Molecular crowding effects on protein stability in a bacterial proteome
摘要
Molecular crowding refers to the restriction of space available for molecular mobility in solution due to the presence of other macromolecules. Crowding can influence biological phenomena such as protein stability and folding, diffusion, enzyme kinetics, molecular interactions, and phase separation. However, the relative contributions of entropic (excluded volume) and enthalpic (direct chemical interactions) is still an open question. In contrast to biochemical studies that employ dilute solutions containing a small number of reactants, the cellular environment is considered to be highly crowded, with up to 40% of cell volume occupied by many thousands of proteins and other large biomolecules.
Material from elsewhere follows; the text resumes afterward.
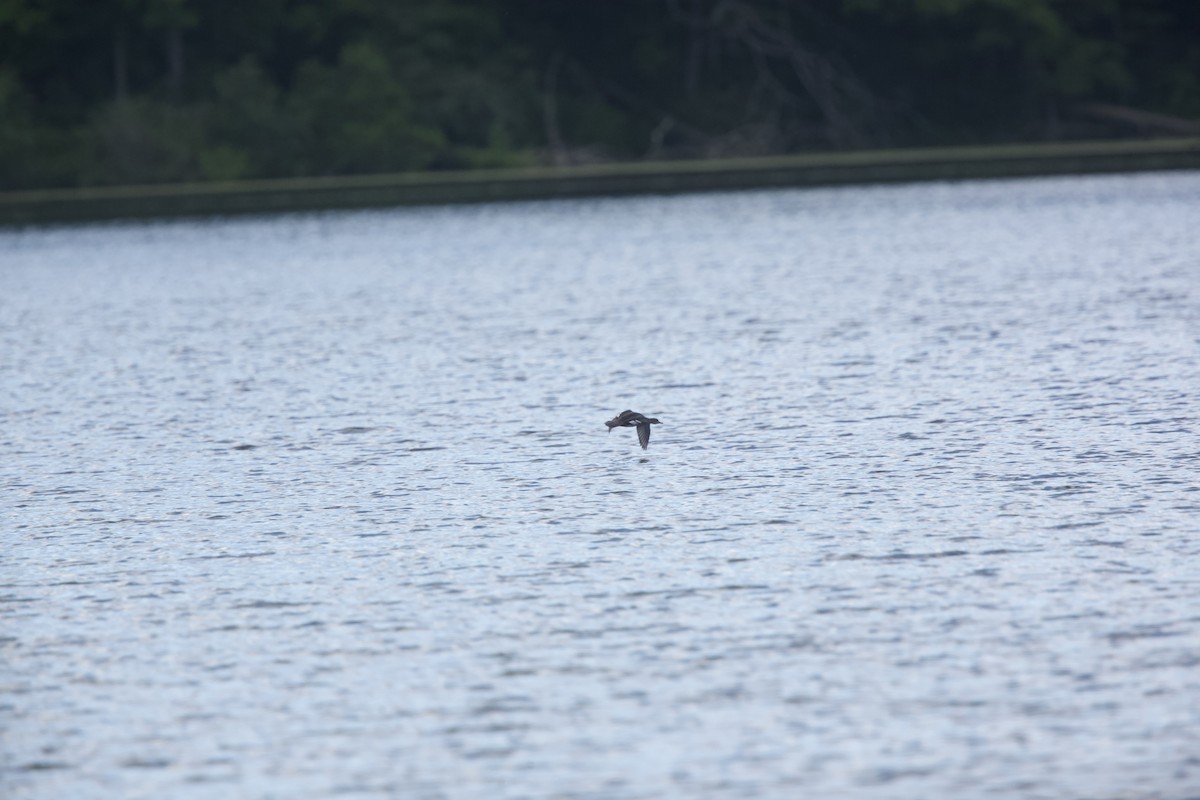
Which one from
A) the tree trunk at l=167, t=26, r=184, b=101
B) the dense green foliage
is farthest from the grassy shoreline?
the tree trunk at l=167, t=26, r=184, b=101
We examined the protein stability effects of widely used molecular crowders in a bacterial proteome (Cupriavidus necator) using the Thermal Proteome Profiling (TPP) method, whereby melting temperature is estimated based on protein denaturation and aggregation over a heat gradient. While all six tested compounds (Ficoll 70, Ficoll 400, dextran 40, dextran 86, PEG 1, PEG 8) reduced the global mean melting temperature, significantly increased or decreased stability was observed among distinct subsets of the proteome, with some individual proteins showing sensitivity to multiple crowding agents. Proteins displaying enhanced stability in the presence of crowding agents were more likely to be annotated as hydrophobic, to show classic enzyme-like properties, or propensity for protein interactions. Our data favour a direct binding/preferential exclusion model of enhanced stability, rather than alternative models based on viscosity or crowding.